Exercise tasks |
1) Using the soil test article, decide whether each statement below agrees with it: (a) microbe activity was recorded in all four test areas, (b) volunteers dug up the underwear in mid-July, (c) the volunteers expect the experiment to change mainstream agricultural soil testing. For each, answer yes or no and quote the deciding words of the article.
2) Count the lines of the listing that contain the string "farthest", treating case as significant, and give only the number.

Page extract |
Those soil microbe levels determine how much the underwear would break down and disappear, which helps to demonstrate soil health.
“We wanted to learn a bit more about how we could enrich the soil that’s there,” said Trish Keachie, a volunteer member of the maintenance group.
“This was an experiment that could give us a clearer idea of where we needed to put more effort into providing nutrients for the soil.”
When the planting and maintenance season began, the underwear were planted in four different areas of the garden in order to gauge different levels of organic material and fertility.
In mid-July, volunteers dug up the undies and evaluated their appearance.
“The (tests) showed the condition of the soil in different areas, and whether it was good soil or bad soil,” said Holdenreid. “We now know where things need to be improved.”
Microbe activity was recorded in three of the test areas, with only one area failing the test.
This means that there is a very low level of organic material and poor soil health. The volunteers noted that there was a correlation between the low test score and poor plant growth in that area.
“In that area, we’ll compost more heavily and then try this test again in another year or so to see whether it’s made any difference,” said Keachie.
The garden is already planted, but this knowledge will help the team to be able to know why certain areas aren’t thriving and how to improve growth.
Although volunteers don’t think this experiment will alter mainstream agricultural soil testing, they found it was a fun way to evaluate their own soil.
“In part, we’re just trying to draw attention to the garden by doing something fun and interesting that might let people know the garden is here and cause them to come and take a look,” said Keachie.
Mono Pollinator Garden is located on Hockley Road, one kilometre east of Highway 10, and is open to visitors.

Extracted data |
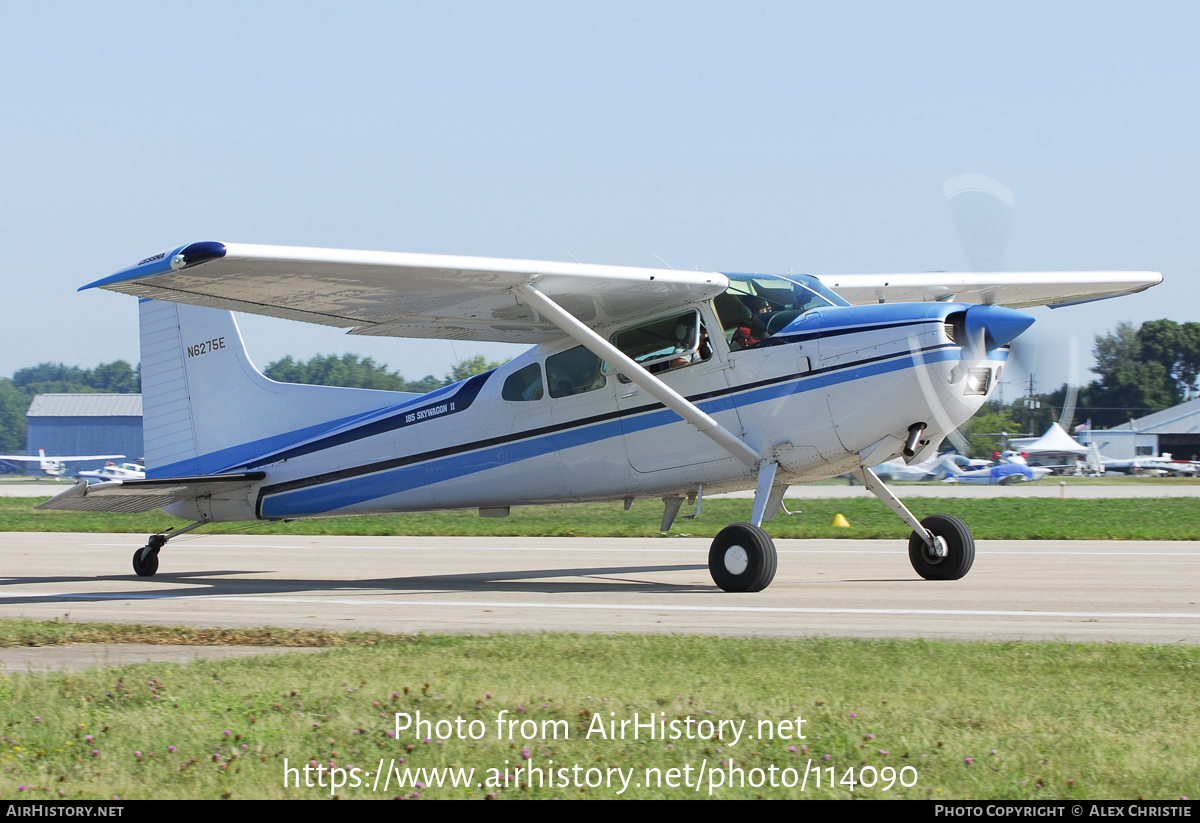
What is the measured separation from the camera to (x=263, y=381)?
14898 mm

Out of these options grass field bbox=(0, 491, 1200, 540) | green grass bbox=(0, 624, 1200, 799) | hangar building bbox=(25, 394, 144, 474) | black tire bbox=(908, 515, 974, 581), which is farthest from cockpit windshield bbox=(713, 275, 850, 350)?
hangar building bbox=(25, 394, 144, 474)

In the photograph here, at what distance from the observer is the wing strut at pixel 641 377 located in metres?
10.9

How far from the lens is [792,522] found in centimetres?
2344

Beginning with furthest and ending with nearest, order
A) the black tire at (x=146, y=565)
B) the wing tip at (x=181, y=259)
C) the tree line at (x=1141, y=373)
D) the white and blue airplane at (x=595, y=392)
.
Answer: the tree line at (x=1141, y=373) < the black tire at (x=146, y=565) < the white and blue airplane at (x=595, y=392) < the wing tip at (x=181, y=259)

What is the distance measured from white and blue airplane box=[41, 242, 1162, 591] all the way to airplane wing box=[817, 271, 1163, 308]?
44 mm

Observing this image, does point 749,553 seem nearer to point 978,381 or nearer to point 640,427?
point 640,427

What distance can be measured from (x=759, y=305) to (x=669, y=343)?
107 centimetres

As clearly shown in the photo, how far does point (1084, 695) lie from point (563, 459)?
24.6ft

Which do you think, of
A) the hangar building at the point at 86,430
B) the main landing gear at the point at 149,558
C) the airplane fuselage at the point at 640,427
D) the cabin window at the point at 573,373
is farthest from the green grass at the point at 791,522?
the hangar building at the point at 86,430

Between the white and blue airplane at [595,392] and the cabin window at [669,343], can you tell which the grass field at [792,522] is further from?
the cabin window at [669,343]

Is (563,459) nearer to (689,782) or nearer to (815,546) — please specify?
(815,546)

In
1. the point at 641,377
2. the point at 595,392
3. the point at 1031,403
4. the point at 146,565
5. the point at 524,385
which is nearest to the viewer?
the point at 1031,403

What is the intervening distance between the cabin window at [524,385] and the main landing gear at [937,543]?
12.5ft

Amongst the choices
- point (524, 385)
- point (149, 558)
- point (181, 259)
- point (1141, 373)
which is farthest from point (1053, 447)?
point (181, 259)
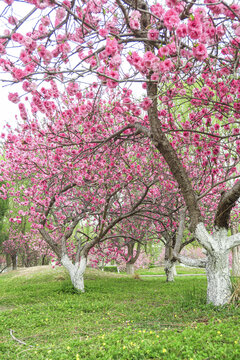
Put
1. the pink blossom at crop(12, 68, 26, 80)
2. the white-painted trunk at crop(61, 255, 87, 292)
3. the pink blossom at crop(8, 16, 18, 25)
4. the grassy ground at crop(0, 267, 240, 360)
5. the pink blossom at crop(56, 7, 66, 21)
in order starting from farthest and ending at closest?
the white-painted trunk at crop(61, 255, 87, 292) < the pink blossom at crop(56, 7, 66, 21) < the pink blossom at crop(8, 16, 18, 25) < the pink blossom at crop(12, 68, 26, 80) < the grassy ground at crop(0, 267, 240, 360)

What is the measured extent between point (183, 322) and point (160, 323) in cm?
42

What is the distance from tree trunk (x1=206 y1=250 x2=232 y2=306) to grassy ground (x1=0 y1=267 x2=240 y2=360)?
231 mm

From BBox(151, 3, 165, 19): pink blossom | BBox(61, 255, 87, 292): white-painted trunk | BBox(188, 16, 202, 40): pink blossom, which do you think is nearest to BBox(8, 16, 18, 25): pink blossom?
BBox(151, 3, 165, 19): pink blossom

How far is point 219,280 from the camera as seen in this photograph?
598cm

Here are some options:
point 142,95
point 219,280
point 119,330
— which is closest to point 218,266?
point 219,280

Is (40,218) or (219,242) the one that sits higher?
(40,218)

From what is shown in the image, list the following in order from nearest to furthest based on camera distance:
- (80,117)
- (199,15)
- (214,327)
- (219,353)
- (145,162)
A: 1. (219,353)
2. (199,15)
3. (214,327)
4. (80,117)
5. (145,162)

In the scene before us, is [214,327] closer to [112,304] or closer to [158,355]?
[158,355]

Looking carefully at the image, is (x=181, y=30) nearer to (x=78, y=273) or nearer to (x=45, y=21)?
(x=45, y=21)

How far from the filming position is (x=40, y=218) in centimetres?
1034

Solutions to the problems |
1)
(a) No: "Microbe activity was recorded in three of the test areas, with only one area failing the test."
(b) Yes: "In mid-July, volunteers dug up the undies and evaluated their appearance."
(c) No: "Although volunteers don’t think this experiment will alter mainstream agricultural soil testing"

2) 4